It is difficult to estimate the extent of job losses due to the ongoing lockdown in the country, but these are expected to be massive. These will be largely in the small and medium scale industries, as well as across the retail sector. This will be an additional problem in a country that struggles not just with unemployment, but also unemployability – the mismatch between skills (or lack of them) and job requirements. Solutions for the latter were being sought before the present crisis, but at the usual leisurely pace by which the Indian system functions. Now, however, there is need to impart the necessary urgency.
It has never been the case from India’s earliest years as an independent entity that government would provide jobs to all of its population. Very soon after the euphoria of the Nehruvian years and the exponential increase in population, it became evident that enhanced productivity in all sectors, as well as self-employment were the way to go. This led to a revolution of sorts in growth of small scale industry boosted by extensive subsidies, but the oppressive socialist regulatory regime stunted this from expanding along logical lines through diversification and scaling up. Liberalisation and export orientation of policy led to another boost but, once again, crony capitalism and self-serving politics scuttled the process.
Above all, the entrepreneurial culture has failed to get the required boost. Since Prime Minister Modi took over, efforts have been made to address these issues in many ways, but there have not been the number of takers as desired. This is because, apart from brilliantly innovative start-ups, such as in the IT and associated industries, budding entrepreneurs need an initial helping hand. As government remains the single biggest client for many products and services, it needs to devise policies favouring such start-ups in ways that would help establish them in their respective fields. If done intelligently, it would serve as a huge money saver for government as services, in particular, would come much cheaper from the new businesses than from those that charge for brand value and heavy overheads.

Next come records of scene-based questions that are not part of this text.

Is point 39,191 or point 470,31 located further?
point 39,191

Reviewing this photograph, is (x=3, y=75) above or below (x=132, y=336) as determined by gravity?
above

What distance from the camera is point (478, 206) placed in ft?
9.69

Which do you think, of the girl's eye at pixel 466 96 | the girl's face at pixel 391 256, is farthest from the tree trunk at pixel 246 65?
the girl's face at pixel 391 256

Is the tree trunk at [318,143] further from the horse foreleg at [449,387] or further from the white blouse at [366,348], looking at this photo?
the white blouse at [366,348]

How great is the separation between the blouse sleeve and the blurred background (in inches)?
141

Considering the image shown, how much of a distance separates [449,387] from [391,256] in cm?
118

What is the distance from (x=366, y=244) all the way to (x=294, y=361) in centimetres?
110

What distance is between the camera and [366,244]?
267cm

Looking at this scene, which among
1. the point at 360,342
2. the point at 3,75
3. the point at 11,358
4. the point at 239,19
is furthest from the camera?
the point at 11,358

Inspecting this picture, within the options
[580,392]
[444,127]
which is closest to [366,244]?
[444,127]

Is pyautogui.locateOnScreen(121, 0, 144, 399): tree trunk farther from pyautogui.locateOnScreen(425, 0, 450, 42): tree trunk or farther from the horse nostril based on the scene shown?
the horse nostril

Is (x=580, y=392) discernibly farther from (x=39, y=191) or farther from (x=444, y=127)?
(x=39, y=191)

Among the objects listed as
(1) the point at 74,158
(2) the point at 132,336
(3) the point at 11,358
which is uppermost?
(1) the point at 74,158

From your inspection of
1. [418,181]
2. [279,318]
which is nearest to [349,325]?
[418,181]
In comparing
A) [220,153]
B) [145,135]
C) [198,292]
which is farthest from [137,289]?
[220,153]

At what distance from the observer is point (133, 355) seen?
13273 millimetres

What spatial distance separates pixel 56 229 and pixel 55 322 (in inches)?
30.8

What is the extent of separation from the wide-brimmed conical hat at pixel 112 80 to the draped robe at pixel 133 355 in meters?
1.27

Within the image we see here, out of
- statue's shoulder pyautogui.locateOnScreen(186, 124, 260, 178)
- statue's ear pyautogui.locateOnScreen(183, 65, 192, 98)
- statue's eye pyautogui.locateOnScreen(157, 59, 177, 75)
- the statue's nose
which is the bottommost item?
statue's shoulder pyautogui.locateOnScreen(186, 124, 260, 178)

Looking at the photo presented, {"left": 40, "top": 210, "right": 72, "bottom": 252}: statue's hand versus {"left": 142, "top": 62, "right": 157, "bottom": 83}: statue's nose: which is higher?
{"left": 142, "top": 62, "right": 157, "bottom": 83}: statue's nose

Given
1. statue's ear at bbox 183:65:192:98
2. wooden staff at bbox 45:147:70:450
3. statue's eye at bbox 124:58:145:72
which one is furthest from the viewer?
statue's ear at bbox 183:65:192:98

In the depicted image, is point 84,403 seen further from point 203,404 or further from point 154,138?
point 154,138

Culturally, modern India has not been programmed to be entrepreneurial. Any interaction with students in business schools reveals how few of them intend to start their own businesses – most just want managerial positions in multinational companies. As such, apart from proactive promotion at the policy implementation level, government needs to boost an entrepreneurial culture at every level in society, thereby ensuring a healthy stock of professionally skilled young people determined to establish themselves no matter how much effort it takes. The present crisis will impart the necessary level of desperation; government should just play its role as an effective enabler.